KEITH (a bit bemused): "Rational...?" (A slight pause) Oh, I'm sorry, thank you. I don't smoke.
(Exclamations of disapproval from JONATHAN and GRETA.)
GRETA (lashing out): You don't smoke! Why not?
KEITH (taken back): Well, uh... because I don't like to.
CARSON (in scarcely-controlled fury): You don't like to! You permit your mere subjective whims, your feelings (this word said with utmost contempt) to stand in the way of reason and reality?

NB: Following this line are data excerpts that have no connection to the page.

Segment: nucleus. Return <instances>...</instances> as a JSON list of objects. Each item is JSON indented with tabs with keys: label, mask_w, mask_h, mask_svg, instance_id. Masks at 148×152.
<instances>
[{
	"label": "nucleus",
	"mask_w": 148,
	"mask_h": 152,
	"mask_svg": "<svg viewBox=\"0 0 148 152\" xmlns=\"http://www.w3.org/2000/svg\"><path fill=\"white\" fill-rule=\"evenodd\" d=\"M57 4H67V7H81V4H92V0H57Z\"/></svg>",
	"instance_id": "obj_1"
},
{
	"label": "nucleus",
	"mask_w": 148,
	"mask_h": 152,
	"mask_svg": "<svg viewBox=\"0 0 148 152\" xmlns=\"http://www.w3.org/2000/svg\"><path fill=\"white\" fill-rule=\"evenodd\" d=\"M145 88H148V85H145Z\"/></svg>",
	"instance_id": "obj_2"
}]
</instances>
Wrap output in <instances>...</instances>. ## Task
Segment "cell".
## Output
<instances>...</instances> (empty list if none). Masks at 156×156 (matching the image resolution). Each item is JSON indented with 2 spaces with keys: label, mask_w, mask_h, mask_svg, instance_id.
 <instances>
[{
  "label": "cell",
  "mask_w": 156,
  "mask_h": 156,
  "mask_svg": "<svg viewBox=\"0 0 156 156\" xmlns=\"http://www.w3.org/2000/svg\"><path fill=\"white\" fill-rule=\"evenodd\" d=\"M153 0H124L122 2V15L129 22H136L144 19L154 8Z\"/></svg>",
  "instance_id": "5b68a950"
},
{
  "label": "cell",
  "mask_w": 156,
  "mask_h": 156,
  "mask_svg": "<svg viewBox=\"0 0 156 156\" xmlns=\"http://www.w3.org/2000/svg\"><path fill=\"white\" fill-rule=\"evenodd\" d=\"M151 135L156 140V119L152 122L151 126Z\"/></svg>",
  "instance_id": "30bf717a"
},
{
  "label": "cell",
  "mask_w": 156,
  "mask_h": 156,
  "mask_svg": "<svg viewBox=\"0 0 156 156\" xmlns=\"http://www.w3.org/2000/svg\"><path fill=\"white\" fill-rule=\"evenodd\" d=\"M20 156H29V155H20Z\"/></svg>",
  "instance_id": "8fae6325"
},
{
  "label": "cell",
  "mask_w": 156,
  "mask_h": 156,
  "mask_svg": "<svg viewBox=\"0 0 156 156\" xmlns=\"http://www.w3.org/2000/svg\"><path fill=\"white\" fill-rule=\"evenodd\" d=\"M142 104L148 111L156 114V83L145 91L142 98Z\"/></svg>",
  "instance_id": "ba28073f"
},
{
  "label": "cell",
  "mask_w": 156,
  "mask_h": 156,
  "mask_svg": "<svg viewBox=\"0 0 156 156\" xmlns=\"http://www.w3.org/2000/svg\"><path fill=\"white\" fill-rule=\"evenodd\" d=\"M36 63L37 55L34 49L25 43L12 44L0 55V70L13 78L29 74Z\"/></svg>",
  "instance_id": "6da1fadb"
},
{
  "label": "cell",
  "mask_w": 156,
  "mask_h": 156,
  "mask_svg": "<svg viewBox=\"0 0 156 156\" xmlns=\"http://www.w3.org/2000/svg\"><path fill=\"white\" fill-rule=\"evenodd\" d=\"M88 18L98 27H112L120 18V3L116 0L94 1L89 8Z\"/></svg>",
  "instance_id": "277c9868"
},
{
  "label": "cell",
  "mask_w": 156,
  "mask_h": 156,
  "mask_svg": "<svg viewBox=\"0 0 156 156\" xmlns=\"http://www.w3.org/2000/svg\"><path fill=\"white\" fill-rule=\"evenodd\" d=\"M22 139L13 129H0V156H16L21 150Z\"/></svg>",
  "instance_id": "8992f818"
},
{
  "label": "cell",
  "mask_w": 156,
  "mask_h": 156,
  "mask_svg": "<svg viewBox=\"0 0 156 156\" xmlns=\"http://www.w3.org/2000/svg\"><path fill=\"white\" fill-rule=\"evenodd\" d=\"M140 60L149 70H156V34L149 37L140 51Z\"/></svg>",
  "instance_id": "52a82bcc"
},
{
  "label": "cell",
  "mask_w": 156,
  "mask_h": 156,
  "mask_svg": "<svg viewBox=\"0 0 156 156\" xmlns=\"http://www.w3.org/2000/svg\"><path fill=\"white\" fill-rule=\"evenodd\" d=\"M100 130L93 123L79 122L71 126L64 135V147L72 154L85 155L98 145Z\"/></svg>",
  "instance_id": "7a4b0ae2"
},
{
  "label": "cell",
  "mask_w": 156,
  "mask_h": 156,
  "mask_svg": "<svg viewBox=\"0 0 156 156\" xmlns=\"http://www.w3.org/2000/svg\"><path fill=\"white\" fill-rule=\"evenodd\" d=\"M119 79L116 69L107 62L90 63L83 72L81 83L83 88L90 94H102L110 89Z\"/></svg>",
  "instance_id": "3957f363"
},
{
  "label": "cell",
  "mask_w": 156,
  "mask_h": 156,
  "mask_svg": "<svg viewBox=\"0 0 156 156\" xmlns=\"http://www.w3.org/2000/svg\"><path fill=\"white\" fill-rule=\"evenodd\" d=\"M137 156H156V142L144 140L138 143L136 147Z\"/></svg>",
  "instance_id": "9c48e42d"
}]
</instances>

-Mozart Was a Red: A Morality Play In One Act, by Murray Rothbard
Disregarding for the moment the question of whether video games are a rational use of one's time:
Frozen Synapse is a turn based strategy combat game that appears to be particularly interesting from a rationalist standpoint. I haven't played it, but according to the reviews, it's actually a combination of turn-based and real-time play. Each turn encompasses 5 seconds of realtime, but that 5 seconds of realtime doesn't happen until both players have constructed their moves, which they may take as long as they'd like to do. Constructing a move involves giving your several units and your opponent's several units commands, watching what happens when the units play out those commands, and repeating that process until one has a set of commands for one's units that one considers optimal given what one predicts one's opponent will do. This happens on a procedurally-generated battlefield; there are reports of this occasionally giving one player or the other an insurmountable advantage, but the reviews seem to indicate that being able to play on a fresh field each time and having to think about proper use of its layout on the fly outweighs this issue.
Also, the game came to my attention because there's a Humble Bundle available for it now, which means that it can be acquired very nearly for free; just ignore the 'beat the average to get more games' hook.